***** Task data
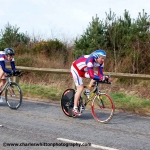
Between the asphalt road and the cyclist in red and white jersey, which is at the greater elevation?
the cyclist in red and white jersey

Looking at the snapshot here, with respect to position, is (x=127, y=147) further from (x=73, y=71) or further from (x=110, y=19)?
(x=110, y=19)

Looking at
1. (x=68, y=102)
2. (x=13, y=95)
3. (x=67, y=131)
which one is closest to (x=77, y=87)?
(x=68, y=102)

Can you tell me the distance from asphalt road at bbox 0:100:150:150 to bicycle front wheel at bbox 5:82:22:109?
0.37m

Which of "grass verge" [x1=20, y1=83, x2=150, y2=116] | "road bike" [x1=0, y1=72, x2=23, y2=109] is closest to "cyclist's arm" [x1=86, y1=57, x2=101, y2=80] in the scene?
"grass verge" [x1=20, y1=83, x2=150, y2=116]

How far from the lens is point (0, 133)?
22.6 feet

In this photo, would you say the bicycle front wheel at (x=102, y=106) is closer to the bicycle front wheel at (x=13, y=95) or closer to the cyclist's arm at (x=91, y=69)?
the cyclist's arm at (x=91, y=69)

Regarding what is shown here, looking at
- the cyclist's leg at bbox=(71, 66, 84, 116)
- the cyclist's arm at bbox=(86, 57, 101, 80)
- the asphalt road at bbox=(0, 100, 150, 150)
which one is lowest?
the asphalt road at bbox=(0, 100, 150, 150)

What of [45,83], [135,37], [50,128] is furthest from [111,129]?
[135,37]

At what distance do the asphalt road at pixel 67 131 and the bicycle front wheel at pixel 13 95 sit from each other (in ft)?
1.23

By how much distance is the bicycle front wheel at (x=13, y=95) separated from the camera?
9.81 metres

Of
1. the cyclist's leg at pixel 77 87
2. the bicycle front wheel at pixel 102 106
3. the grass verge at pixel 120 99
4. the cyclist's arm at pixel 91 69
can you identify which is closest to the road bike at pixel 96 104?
the bicycle front wheel at pixel 102 106

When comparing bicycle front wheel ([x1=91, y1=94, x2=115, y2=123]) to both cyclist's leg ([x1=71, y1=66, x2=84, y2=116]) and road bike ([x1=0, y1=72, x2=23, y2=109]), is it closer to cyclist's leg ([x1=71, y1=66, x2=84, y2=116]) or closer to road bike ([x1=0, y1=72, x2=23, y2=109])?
cyclist's leg ([x1=71, y1=66, x2=84, y2=116])

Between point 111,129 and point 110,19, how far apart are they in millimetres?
17630

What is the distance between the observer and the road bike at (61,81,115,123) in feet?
26.2
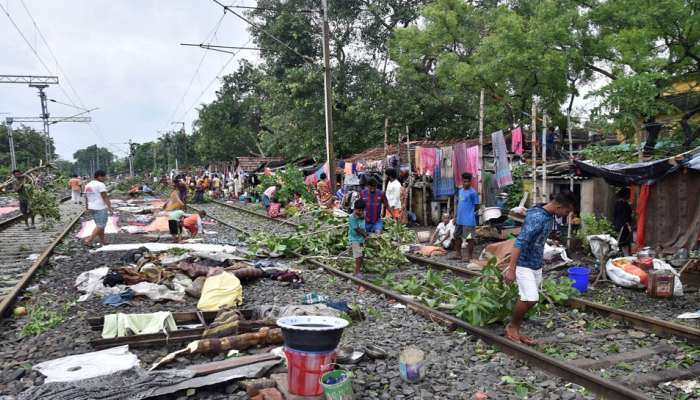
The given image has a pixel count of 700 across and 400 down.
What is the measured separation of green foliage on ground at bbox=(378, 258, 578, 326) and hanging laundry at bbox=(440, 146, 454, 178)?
23.9 feet

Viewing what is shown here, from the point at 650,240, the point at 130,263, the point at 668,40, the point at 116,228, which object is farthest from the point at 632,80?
the point at 116,228

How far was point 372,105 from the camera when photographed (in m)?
24.8

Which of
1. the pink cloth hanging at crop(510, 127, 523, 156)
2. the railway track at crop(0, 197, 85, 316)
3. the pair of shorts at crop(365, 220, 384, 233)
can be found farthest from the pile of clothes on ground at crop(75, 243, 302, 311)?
the pink cloth hanging at crop(510, 127, 523, 156)

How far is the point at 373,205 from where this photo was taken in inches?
383

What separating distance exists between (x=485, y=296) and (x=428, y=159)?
360 inches

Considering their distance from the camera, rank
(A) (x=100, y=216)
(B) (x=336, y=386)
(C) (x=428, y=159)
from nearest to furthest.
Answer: (B) (x=336, y=386) < (A) (x=100, y=216) < (C) (x=428, y=159)

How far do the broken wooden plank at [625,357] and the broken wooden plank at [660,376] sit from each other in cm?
31

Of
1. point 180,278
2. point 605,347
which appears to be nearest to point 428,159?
point 180,278

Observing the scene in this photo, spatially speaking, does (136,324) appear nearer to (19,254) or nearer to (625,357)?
(625,357)

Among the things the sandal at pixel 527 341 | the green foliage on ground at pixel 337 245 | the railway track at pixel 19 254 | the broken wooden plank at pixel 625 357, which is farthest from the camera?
the green foliage on ground at pixel 337 245

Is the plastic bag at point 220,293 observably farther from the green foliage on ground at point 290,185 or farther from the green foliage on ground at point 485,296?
→ the green foliage on ground at point 290,185

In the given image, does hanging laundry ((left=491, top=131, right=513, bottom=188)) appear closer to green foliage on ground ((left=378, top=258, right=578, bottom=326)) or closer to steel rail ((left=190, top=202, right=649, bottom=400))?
green foliage on ground ((left=378, top=258, right=578, bottom=326))

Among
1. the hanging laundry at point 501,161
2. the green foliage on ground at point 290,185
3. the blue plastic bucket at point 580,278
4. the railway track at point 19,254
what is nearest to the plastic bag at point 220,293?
the railway track at point 19,254

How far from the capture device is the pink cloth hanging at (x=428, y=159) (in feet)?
49.3
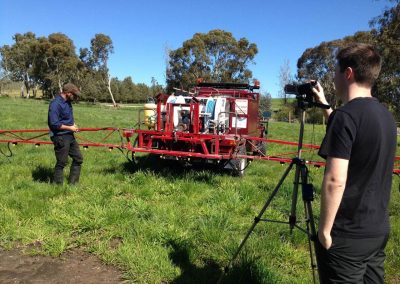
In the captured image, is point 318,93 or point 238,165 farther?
point 238,165

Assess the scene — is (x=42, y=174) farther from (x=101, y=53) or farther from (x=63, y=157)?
(x=101, y=53)

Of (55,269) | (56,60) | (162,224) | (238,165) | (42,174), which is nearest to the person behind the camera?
(55,269)

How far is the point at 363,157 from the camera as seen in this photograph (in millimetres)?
2385

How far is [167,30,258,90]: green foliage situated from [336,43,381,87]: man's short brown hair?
167 feet

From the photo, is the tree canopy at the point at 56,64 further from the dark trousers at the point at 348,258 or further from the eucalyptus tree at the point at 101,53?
the dark trousers at the point at 348,258

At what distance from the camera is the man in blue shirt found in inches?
282

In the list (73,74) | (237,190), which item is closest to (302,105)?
(237,190)

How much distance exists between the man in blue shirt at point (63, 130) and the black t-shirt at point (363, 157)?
5.69 meters

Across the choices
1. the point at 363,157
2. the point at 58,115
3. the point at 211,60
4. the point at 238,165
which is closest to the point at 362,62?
the point at 363,157

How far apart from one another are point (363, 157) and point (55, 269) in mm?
3357

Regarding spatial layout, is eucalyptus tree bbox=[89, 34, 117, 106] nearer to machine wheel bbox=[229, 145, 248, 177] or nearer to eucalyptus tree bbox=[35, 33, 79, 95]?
eucalyptus tree bbox=[35, 33, 79, 95]

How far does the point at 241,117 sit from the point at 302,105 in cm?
657

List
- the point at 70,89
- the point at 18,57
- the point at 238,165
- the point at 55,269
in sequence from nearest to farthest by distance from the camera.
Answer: the point at 55,269, the point at 70,89, the point at 238,165, the point at 18,57

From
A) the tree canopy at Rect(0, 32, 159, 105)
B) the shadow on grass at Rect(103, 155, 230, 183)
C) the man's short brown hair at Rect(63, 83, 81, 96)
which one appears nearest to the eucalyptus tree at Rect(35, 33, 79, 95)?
the tree canopy at Rect(0, 32, 159, 105)
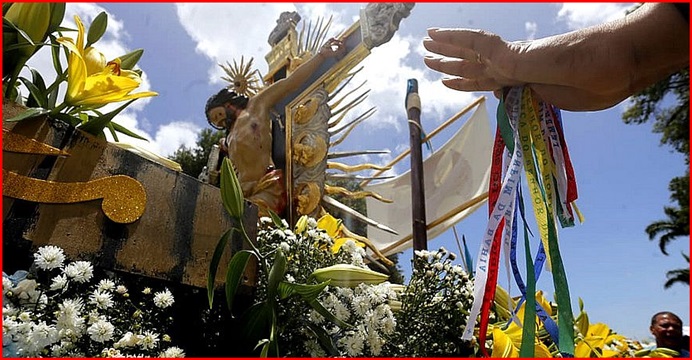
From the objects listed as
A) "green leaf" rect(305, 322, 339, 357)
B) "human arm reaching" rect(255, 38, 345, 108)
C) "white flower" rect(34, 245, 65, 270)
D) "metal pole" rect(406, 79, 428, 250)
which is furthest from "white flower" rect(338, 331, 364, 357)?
"metal pole" rect(406, 79, 428, 250)

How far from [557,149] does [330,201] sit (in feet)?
6.63

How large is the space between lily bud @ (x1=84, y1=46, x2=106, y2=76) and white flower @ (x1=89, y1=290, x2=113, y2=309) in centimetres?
35

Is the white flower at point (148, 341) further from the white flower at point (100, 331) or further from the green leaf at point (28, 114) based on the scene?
the green leaf at point (28, 114)

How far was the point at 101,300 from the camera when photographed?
2.06 ft

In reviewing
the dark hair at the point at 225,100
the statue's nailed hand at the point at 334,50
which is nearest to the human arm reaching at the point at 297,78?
the statue's nailed hand at the point at 334,50

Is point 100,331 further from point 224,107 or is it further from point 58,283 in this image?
point 224,107

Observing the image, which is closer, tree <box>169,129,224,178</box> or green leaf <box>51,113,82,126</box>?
green leaf <box>51,113,82,126</box>

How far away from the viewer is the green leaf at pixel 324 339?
2.74 ft

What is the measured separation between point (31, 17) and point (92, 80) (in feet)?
0.45

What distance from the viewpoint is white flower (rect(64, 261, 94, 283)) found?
2.00ft

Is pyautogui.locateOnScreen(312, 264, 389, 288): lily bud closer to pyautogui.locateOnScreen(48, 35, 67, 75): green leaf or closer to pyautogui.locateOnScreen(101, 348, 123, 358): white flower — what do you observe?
pyautogui.locateOnScreen(101, 348, 123, 358): white flower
**********
Please convert the records from the line containing "How far was the" through the end of the records, inclusive, into a numbered list with blank lines left out.

1. How far was the point at 101,300 from the camera when photographed?
2. 2.06 ft
3. In reviewing
4. the dark hair at the point at 225,100
5. the statue's nailed hand at the point at 334,50
6. which is nearest to the human arm reaching at the point at 297,78?
7. the statue's nailed hand at the point at 334,50
8. Is point 100,331 further from point 224,107 or is it further from point 58,283 in this image?
9. point 224,107
10. Observing the image, which is closer, tree <box>169,129,224,178</box> or green leaf <box>51,113,82,126</box>?
11. green leaf <box>51,113,82,126</box>
12. How far away from the viewer is the green leaf at pixel 324 339?
13. 2.74 ft
14. What is the measured separation between point (31, 17) and point (92, 80) (in feet)?
15. 0.45
16. What distance from the viewpoint is white flower (rect(64, 261, 94, 283)) found?
17. 2.00ft
18. Is pyautogui.locateOnScreen(312, 264, 389, 288): lily bud closer to pyautogui.locateOnScreen(48, 35, 67, 75): green leaf or closer to pyautogui.locateOnScreen(101, 348, 123, 358): white flower — what do you observe?
19. pyautogui.locateOnScreen(101, 348, 123, 358): white flower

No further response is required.